# Spark plug replacement '07 Sentra?



## blownb310 (Jun 10, 2002)

My question is, do I have to remove the intake manifold to remove the coils/plugs on an '07 Sentra with an MR20DE? Seems crazy, but I see no other way. If so, will I need a new intake gasket or is the manifold O-ringed?

Thanks, Mike


----------



## PbLead (Aug 8, 2009)

You already at 100k miles?! You have platinum tipped spark plugs and thats how long they last, but if you are already there, you will need an intake gasket, and a throttle gasket (DO NOT UNDER ANY CIRCUMSTANCE CLEAN THE THROTTLE "WHILE YOU ARE HERE" OR EVER). You will need to remove the intake boot (2 band clamps, and a hose connected to the valve cover), then the throttle, (4 8mm bolts and a connector) just move it out of the way, you don't have to dissconnect the coolant lines, then there is a 10mm bolt behind the throttle, take that out. Take off hose off the purge control valve, then disconnect the purge control valve. On the back of the intake towards cylinder 1 there is another 10mm bolt, remove it. Remove the 2 hoses that are there too. Then on the front of the intake, remove the dipstick, then the 5 10mm bolts. And pull it out. Be sure to replace the gaskets before you go back on. Don't forget the 10mm bolt behind the throttle when going back together, it happens all too often.


----------



## danus31 (Aug 10, 2009)

*Help - new to this site?*

How do you start a new post? I just got the free version of this...do you need to pay $ to start new questions?

Thank you

d


----------



## blownb310 (Jun 10, 2002)

PbLead said:


> You already at 100k miles?! You have platinum tipped spark plugs and thats how long they last, but if you are already there, you will need an intake gasket, and a throttle gasket (DO NOT UNDER ANY CIRCUMSTANCE CLEAN THE THROTTLE "WHILE YOU ARE HERE" OR EVER). You will need to remove the intake boot (2 band clamps, and a hose connected to the valve cover), then the throttle, (4 8mm bolts and a connector) just move it out of the way, you don't have to dissconnect the coolant lines, then there is a 10mm bolt behind the throttle, take that out. Take off hose off the purge control valve, then disconnect the purge control valve. On the back of the intake towards cylinder 1 there is another 10mm bolt, remove it. Remove the 2 hoses that are there too. Then on the front of the intake, remove the dipstick, then the 5 10mm bolts. And pull it out. Be sure to replace the gaskets before you go back on. Don't forget the 10mm bolt behind the throttle when going back together, it happens all too often.

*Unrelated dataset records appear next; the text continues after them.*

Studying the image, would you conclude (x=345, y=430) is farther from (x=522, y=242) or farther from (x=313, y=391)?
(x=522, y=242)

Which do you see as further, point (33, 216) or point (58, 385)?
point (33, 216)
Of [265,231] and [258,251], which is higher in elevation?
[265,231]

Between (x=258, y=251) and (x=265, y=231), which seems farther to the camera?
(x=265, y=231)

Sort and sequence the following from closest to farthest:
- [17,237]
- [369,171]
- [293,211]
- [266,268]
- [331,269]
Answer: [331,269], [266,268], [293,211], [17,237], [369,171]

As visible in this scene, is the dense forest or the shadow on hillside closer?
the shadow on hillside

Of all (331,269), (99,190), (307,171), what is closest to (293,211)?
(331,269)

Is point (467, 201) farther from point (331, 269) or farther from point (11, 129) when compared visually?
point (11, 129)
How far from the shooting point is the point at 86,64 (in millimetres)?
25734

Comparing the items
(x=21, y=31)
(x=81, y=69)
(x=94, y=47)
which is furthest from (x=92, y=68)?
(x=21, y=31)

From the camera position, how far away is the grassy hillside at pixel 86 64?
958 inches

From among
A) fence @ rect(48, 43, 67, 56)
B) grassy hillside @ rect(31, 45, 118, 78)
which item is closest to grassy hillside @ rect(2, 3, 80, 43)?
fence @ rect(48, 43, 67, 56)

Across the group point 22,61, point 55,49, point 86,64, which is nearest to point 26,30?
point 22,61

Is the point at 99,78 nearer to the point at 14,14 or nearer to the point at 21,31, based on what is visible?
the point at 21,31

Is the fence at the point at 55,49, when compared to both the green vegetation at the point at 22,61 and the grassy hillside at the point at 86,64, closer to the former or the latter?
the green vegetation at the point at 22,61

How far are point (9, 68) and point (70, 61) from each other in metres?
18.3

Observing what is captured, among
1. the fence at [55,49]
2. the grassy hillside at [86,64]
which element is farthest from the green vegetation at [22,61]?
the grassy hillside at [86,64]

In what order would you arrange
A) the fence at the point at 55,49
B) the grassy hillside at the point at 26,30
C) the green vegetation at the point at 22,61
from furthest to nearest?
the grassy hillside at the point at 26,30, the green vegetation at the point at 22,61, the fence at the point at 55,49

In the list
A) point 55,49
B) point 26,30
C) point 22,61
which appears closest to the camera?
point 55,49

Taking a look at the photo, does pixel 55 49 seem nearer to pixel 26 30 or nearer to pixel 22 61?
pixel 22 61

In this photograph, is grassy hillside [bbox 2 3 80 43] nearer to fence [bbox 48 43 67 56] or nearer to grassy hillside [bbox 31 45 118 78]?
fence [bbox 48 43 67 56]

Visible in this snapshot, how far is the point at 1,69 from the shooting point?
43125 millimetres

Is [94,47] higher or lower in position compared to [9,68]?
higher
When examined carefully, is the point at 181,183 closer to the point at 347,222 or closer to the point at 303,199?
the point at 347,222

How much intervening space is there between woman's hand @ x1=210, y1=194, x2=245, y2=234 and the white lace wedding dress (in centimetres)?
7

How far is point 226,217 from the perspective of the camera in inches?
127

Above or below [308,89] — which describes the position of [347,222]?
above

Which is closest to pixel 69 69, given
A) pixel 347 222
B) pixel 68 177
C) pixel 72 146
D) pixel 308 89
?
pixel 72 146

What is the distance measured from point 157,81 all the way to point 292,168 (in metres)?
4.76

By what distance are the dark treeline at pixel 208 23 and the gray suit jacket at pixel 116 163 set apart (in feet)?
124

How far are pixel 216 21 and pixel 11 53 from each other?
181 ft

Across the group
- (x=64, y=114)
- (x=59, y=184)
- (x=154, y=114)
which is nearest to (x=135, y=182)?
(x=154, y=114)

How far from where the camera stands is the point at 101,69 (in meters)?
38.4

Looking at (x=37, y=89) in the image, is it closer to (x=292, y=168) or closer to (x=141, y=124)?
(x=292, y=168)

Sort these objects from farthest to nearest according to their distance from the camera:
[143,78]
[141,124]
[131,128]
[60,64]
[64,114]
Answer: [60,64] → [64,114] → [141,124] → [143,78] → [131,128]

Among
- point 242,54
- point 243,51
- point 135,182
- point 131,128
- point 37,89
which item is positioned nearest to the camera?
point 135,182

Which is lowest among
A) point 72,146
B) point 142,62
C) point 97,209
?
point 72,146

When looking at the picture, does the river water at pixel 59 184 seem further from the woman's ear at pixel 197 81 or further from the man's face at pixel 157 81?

Excellent reply. Thank you *very* much for the detailed description of the procedure to check/replace spark plugs. Wow the car companies are really going to great lengths in designing their products so the owners can't/won't work on them. That's nothing new, but it seems like it just keeps getting more extreme every year. 

Mike


----------



## PbLead (Aug 8, 2009)

Well it's a new engine design, nissan like all typical japanese manufacturers likes, to put the exhaust at the front of the car, they changed it for the MR engine series. They have limited engine space so they had to put it on the top. Putting the intake in front of the engine, wasn't exactly practical.


----------



## vijay (Aug 11, 2009)

hey how do i post a question? im new on this


----------



## ranger81 (Jul 2, 2009)

vijay said:


> hey how do i post a question? im new on this


If you wish to post a question in this thread click reply and type your ? in the box and click submit reply. Easy as falling off a log. :banana:

danus, go to b16 home page click new topic, type away and click submit. No money needed unless you want to send me some.......


----------



## vijay (Aug 11, 2009)

*E15 engine*

hey ive got a stock E15 engine in a b12 sentra, can i just install the E15 turbo to it without doing any changes, like changing pistons etc? or will i have to make changes before I install the turbo?


----------



## soundman (May 1, 2004)

you might want to go to the b11/b12/b13 section witht that question


----------